▸ **課題文**
______________________________

アート・イベント / Art event

観葉植物 Indoor plant
観葉植物   Indoor plant

来年開催予定の、行政がらみのアートイベントに参加している。進行するにつれ、だんだん気持ちが沈んできた。何だかアートに似てるけど違う仕事をしている、という違和感が拭い去れない。当事者の1人なのだからどんどん意見を出して、自分の思う方へ変えていけば?どんな場でも通じる正論のようだが、現実は違う。

まず、面白くなければやめる、という発想がない。一度でも会合を持てばもうゴールまで行かなければならない。行政というのはそうなっているらしい。ゴールも予算も会合前にほぼ決定し、担当人員も決め、そこまでのコースも概略決める。それからアーティストに呼びかけるので、アーティストの意見は時によってはちゃぶ台返しになる。だから、現実的に求められているのは方向性そのものへの意見ではなく(あっても良いが、その場合は不参加になるだろう)、経験者としての技術的な意見にほぼ限られている。

______________________________

▸ **提供資料**
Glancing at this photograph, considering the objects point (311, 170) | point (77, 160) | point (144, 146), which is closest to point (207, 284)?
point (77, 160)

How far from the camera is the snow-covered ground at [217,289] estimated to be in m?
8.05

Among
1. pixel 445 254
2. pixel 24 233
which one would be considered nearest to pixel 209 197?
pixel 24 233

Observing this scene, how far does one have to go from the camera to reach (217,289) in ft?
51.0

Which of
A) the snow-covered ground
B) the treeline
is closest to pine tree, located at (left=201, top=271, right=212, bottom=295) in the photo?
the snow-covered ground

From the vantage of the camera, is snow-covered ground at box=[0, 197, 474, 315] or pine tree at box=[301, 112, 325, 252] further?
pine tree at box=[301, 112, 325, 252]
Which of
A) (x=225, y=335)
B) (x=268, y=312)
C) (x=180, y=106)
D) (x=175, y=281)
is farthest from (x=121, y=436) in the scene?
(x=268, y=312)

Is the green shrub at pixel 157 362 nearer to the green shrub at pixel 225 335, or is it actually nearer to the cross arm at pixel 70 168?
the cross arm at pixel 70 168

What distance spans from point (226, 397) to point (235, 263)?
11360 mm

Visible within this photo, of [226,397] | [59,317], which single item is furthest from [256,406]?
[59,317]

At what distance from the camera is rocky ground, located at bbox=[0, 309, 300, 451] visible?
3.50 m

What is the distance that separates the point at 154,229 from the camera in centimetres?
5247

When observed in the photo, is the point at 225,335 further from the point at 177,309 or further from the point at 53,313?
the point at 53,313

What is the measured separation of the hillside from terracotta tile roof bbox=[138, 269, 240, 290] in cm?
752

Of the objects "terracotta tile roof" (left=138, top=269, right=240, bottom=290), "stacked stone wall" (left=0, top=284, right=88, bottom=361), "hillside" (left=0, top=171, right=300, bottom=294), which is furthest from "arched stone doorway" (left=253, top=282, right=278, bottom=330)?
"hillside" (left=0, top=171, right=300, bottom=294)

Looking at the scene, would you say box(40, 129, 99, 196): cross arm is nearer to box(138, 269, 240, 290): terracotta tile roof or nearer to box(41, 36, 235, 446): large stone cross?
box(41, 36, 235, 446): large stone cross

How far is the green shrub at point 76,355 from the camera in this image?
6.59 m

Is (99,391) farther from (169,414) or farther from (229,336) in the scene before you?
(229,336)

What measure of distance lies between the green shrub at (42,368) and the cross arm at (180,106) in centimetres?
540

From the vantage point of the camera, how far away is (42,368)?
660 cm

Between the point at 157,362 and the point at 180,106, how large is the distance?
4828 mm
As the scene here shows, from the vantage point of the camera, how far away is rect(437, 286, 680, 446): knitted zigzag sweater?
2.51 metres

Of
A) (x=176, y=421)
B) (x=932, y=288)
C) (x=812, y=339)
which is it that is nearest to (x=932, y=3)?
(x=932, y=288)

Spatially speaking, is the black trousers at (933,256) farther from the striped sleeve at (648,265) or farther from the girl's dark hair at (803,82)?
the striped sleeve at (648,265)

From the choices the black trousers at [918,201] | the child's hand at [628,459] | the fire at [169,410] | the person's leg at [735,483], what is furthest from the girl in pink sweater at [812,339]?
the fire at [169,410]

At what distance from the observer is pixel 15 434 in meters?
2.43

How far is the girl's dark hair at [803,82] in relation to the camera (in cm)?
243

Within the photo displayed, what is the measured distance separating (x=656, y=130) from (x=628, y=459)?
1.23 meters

______________________________

▸ **学習目標**
1/ 課題文の「観葉植物 Indoor plant」から「的な意見にほぼ限られている。」までを、「行政」を「自治体」に変えて書き直しなさい。
2/ 課題文によると、行政ではゴールと予算はいつ決まるか。

▸ **演習の解答**
1/
観葉植物 Indoor plant
観葉植物   Indoor plant

来年開催予定の、自治体がらみのアートイベントに参加している。進行するにつれ、だんだん気持ちが沈んできた。何だかアートに似てるけど違う仕事をしている、という違和感が拭い去れない。当事者の1人なのだからどんどん意見を出して、自分の思う方へ変えていけば?どんな場でも通じる正論のようだが、現実は違う。

まず、面白くなければやめる、という発想がない。一度でも会合を持てばもうゴールまで行かなければならない。自治体というのはそうなっているらしい。ゴールも予算も会合前にほぼ決定し、担当人員も決め、そこまでのコースも概略決める。それからアーティストに呼びかけるので、アーティストの意見は時によってはちゃぶ台返しになる。だから、現実的に求められているのは方向性そのものへの意見ではなく(あっても良いが、その場合は不参加になるだろう)、経験者としての技術的な意見にほぼ限られている。

2/ 会合前にほぼ決定する。